製造業、小売業、物流業など、多くの業界で採用されており、在庫管理や購買管理の効率化に欠かせない仕組みとなっています。
バーコード受入の仕組みと流れ
バーコード受入の基本的な流れ
バーコード受入の一般的な手順は以下の通りです:
- 納品物にバーコードが添付された状態で届く
例:商品に商品コードバーコードが付いている、または納品書にJANコードやQRコードが印字されている。 - 受入担当者がバーコードスキャナで読み取る
ハンディスキャナ、タブレット、スマートフォンなどでスキャンします。 - システムが商品情報を自動で識別
商品コード、品名、数量、発注番号、ロット番号、有効期限などが自動的にシステムに反映されます。 - 受入データをシステムに登録して完了
エラーがなければ受入処理が完了し、在庫情報などに即時反映されます。
利用されるバーコードの種類
- JANコード(商品コード)
主に小売業で使用され、商品を一意に識別します。 - ITFコード(物流コード)
ケース単位や梱包単位で利用されるコードで、段ボールなどに印刷されます。 - QRコード
2次元バーコードで、ロット番号、製造日、製造元などの多様な情報を含めることが可能です。 - GS1コード
グローバル標準で、サプライチェーン全体での統一管理に使われます。
バーコード受入のメリット
1. 入荷作業のスピードと正確性の向上
バーコード受入は、スキャンするだけで情報を自動的に読み取れるため、手入力や帳票照合に比べて圧倒的に作業時間を短縮できます。また、人為的な入力ミスや見間違いがほぼなくなるため、受入ミスの防止にもつながります。
2. 在庫のリアルタイム反映
受入作業が完了すると、在庫管理システムにリアルタイムで数量が反映されるため、在庫状況の把握が迅速・正確になります。これにより、過剰在庫や在庫切れを防ぐことができ、発注・補充の判断もスムーズになります。
3. トレーサビリティの確保
製造日やロット番号、有効期限などをバーコードに組み込むことで、万が一不良品が発生した際にも追跡が可能になります。食品や医薬品、精密機器など、安全性や品質が重視される分野では特に重要です。
4. ペーパーレス化の推進
納品書や検品表の記入・保管が不要になり、帳票処理の削減やペーパーレス化が進みます。これは事務作業の負担軽減だけでなく、環境負荷の低減にも寄与します。
導入にあたっての注意点と課題
システムとの連携が必要
バーコード受入を導入するには、スキャナやタブレット端末、そして在庫管理や購買管理システムとの連携が必要です。

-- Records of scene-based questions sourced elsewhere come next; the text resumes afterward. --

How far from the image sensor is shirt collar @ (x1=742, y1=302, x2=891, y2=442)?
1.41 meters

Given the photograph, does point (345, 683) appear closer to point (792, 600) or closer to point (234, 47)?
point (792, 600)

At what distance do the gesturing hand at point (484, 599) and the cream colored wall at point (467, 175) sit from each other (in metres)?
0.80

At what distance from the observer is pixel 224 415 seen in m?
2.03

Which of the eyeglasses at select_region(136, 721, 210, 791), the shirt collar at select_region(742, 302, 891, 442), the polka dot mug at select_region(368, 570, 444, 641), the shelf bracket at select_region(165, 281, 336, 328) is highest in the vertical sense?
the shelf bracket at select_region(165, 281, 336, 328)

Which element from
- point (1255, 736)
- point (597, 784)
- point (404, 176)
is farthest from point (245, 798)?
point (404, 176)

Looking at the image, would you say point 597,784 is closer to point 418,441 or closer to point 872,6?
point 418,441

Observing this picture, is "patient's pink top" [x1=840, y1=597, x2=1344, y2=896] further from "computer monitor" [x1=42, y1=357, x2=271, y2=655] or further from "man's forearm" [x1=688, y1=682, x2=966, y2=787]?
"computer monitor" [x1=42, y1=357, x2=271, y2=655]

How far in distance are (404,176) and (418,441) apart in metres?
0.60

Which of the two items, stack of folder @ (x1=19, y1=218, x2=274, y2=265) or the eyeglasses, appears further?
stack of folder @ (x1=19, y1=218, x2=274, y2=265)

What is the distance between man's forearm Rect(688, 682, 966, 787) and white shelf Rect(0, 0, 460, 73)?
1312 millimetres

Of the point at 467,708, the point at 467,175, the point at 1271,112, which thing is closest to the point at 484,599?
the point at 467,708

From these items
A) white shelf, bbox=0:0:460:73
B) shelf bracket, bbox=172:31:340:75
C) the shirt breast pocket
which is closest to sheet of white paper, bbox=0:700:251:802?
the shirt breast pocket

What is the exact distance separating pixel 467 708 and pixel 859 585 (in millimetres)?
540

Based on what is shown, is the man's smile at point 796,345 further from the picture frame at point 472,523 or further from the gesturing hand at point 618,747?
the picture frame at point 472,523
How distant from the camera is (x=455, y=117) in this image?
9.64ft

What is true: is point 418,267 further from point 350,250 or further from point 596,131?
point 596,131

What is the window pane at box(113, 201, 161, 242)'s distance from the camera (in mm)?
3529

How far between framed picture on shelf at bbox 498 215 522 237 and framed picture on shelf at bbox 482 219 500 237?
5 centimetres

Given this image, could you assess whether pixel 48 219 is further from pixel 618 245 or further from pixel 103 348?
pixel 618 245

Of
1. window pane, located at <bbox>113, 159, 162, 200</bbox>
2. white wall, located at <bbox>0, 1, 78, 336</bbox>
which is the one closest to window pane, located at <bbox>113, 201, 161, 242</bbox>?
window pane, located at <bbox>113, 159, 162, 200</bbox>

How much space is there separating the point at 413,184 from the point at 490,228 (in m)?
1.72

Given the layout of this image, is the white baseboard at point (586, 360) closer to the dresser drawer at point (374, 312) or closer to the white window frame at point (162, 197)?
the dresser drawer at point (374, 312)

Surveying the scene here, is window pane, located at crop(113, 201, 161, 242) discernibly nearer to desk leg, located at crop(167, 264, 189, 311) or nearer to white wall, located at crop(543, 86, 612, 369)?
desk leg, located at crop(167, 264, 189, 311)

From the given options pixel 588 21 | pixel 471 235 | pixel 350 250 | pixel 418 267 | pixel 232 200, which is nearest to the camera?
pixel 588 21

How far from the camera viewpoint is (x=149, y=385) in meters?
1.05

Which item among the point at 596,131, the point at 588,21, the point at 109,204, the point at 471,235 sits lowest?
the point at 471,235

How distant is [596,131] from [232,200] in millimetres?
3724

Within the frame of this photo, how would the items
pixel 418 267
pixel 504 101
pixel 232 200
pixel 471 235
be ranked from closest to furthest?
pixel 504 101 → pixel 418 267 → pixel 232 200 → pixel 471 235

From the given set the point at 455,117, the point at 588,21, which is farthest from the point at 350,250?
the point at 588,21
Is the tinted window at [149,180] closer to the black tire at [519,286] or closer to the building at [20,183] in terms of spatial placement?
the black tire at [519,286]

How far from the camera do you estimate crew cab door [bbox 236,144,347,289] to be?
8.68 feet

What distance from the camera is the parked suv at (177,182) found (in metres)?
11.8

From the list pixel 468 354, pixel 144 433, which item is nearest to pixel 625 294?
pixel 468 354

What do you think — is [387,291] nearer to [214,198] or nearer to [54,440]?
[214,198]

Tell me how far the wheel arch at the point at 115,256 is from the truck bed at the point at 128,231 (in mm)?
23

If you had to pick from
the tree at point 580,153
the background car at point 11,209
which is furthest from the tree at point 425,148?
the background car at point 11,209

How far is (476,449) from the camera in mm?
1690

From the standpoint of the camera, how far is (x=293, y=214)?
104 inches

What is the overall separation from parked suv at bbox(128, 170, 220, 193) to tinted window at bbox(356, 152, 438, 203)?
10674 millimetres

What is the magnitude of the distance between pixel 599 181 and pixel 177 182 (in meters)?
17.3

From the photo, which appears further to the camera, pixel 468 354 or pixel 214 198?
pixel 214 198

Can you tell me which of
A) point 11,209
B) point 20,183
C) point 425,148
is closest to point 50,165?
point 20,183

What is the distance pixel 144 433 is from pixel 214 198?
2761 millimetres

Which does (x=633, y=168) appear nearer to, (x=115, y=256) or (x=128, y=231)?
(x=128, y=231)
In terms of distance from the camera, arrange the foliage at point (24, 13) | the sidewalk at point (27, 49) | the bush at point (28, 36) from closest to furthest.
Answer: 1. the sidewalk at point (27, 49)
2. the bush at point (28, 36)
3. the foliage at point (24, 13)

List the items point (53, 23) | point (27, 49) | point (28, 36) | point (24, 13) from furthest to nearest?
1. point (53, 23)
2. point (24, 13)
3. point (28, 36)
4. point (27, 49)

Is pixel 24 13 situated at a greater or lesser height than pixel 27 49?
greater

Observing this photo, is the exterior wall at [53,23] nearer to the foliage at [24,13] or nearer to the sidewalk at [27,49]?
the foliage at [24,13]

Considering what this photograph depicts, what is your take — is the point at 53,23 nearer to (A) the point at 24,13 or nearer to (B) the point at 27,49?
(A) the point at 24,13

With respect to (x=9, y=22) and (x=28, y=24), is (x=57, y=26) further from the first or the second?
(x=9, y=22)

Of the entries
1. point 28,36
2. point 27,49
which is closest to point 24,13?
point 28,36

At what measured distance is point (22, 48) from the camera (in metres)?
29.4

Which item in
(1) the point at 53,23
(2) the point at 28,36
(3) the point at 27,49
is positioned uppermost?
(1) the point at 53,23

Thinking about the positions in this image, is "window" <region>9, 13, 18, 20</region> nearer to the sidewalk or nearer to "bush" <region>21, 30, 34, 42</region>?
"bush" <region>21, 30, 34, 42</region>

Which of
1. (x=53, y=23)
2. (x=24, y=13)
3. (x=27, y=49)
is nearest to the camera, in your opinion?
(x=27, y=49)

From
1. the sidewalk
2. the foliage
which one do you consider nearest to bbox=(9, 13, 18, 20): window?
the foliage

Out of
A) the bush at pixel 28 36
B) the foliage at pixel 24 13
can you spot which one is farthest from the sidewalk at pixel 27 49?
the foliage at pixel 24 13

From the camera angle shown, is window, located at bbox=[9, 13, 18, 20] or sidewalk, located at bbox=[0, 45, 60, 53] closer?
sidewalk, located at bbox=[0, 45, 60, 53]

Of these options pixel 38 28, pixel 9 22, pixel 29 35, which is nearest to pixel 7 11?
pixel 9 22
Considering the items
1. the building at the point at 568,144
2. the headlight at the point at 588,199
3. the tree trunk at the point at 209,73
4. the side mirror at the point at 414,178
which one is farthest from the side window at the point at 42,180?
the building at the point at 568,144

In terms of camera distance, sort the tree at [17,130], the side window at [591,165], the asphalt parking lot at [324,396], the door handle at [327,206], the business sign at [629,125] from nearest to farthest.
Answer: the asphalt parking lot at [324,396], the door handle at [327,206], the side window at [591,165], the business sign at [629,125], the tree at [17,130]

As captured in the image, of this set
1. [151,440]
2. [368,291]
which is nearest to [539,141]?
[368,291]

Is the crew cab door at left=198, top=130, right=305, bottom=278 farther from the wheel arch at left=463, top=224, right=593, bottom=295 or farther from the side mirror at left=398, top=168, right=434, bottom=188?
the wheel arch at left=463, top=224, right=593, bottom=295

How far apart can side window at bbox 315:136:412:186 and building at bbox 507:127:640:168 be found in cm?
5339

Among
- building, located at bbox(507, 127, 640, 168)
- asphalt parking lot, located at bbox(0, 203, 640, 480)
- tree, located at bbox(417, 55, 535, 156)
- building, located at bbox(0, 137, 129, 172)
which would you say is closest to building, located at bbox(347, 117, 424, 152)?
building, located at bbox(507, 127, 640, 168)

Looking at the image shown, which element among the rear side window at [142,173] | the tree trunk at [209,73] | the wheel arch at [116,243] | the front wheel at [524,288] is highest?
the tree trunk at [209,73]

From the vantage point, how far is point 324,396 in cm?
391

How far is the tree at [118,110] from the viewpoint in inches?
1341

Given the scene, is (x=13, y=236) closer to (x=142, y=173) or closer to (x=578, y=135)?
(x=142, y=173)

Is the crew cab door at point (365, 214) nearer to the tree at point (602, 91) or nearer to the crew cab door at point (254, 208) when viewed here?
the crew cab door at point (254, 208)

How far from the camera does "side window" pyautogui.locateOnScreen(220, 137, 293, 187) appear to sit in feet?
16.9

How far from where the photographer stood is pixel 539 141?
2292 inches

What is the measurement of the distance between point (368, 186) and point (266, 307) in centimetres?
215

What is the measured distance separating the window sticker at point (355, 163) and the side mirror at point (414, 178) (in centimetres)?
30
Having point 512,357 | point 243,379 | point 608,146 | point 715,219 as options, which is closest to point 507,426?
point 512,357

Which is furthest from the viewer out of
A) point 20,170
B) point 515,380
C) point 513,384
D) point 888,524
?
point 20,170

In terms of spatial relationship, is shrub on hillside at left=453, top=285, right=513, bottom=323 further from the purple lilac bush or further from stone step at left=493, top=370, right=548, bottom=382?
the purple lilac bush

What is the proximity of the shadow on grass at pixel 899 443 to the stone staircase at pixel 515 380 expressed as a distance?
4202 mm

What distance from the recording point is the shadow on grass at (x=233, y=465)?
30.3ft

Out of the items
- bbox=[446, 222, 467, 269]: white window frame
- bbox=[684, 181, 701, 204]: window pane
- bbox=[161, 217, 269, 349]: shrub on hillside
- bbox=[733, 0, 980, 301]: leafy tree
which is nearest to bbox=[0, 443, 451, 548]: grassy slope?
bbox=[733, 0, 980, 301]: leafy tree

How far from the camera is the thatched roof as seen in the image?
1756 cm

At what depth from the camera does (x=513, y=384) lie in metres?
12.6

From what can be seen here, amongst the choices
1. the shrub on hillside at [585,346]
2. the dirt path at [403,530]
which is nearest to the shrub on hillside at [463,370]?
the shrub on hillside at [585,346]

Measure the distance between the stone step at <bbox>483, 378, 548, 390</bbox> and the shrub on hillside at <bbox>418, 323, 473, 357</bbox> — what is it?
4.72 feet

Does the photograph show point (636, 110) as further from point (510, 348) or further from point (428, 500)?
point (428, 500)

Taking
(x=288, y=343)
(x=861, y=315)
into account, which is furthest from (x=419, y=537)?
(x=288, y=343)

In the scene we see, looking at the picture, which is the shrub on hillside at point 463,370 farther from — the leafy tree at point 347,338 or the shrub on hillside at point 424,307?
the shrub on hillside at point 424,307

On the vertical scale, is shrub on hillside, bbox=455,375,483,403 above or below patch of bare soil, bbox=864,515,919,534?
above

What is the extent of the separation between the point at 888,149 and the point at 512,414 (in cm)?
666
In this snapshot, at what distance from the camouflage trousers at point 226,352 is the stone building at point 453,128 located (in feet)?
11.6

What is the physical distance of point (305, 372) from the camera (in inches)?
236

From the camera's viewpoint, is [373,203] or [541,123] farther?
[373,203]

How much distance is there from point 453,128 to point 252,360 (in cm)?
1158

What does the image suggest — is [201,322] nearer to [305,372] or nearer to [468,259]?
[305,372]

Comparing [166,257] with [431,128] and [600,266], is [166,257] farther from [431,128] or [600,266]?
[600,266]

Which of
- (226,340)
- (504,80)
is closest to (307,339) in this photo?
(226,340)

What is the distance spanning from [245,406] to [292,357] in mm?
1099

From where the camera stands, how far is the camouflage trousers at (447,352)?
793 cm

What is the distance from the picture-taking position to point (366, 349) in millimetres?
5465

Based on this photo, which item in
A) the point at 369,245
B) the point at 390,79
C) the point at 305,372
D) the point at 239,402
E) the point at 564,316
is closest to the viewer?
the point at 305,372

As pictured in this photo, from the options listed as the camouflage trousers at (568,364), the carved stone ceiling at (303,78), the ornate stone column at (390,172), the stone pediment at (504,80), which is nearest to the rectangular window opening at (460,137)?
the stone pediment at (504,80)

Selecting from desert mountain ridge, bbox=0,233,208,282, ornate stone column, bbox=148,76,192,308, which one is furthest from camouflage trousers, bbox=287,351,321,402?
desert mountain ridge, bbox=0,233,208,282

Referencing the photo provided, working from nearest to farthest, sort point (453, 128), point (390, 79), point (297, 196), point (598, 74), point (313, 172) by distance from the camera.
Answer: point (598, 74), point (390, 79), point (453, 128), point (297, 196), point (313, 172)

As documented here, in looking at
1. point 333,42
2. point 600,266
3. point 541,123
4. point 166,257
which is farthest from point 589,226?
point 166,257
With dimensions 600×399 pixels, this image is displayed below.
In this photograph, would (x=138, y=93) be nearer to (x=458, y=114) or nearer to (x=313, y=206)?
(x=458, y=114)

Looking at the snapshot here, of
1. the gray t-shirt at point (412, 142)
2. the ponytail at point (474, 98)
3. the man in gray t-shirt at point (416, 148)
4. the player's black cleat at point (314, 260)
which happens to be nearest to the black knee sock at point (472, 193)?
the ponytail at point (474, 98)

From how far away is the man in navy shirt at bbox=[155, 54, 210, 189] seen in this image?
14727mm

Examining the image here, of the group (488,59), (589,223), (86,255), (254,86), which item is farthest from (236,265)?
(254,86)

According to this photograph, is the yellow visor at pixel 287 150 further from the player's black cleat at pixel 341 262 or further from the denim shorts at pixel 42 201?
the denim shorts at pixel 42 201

システムが古い場合は対応できないこともあり、事前の確認やアップデートが求められます。
バーコードの品質・印字状態に注意
バーコードが破損していたり、かすれて読み取れない場合、スキャンエラーが発生します。これを防ぐためには、バーコードの印刷品質や貼付方法の管理も重要です。
現場の運用ルールと教育が不可欠
スキャナの操作方法やトラブル対応方法など、現場担当者への教育やマニュアル整備も欠かせません。運用ルールを明確にし、現場での混乱を防ぐことが成功の鍵になります。
バーコード受入がもたらす業務改革
バーコード受入は、単なる「効率化」の手段にとどまらず、業務全体の品質とスピードを底上げする改革手段として非常に重要です。これにより、次のような改善が実現します。
- 発注〜納品〜在庫管理の一元化
- 棚卸業務の簡略化・自動化
- 誤納・誤配送・数量ミスの削減
- 物流業者やサプライヤーとの連携強化
デジタル化が進む現代において、バーコード受入はサプライチェーン全体の効率性を高めるための不可欠な要素となっています。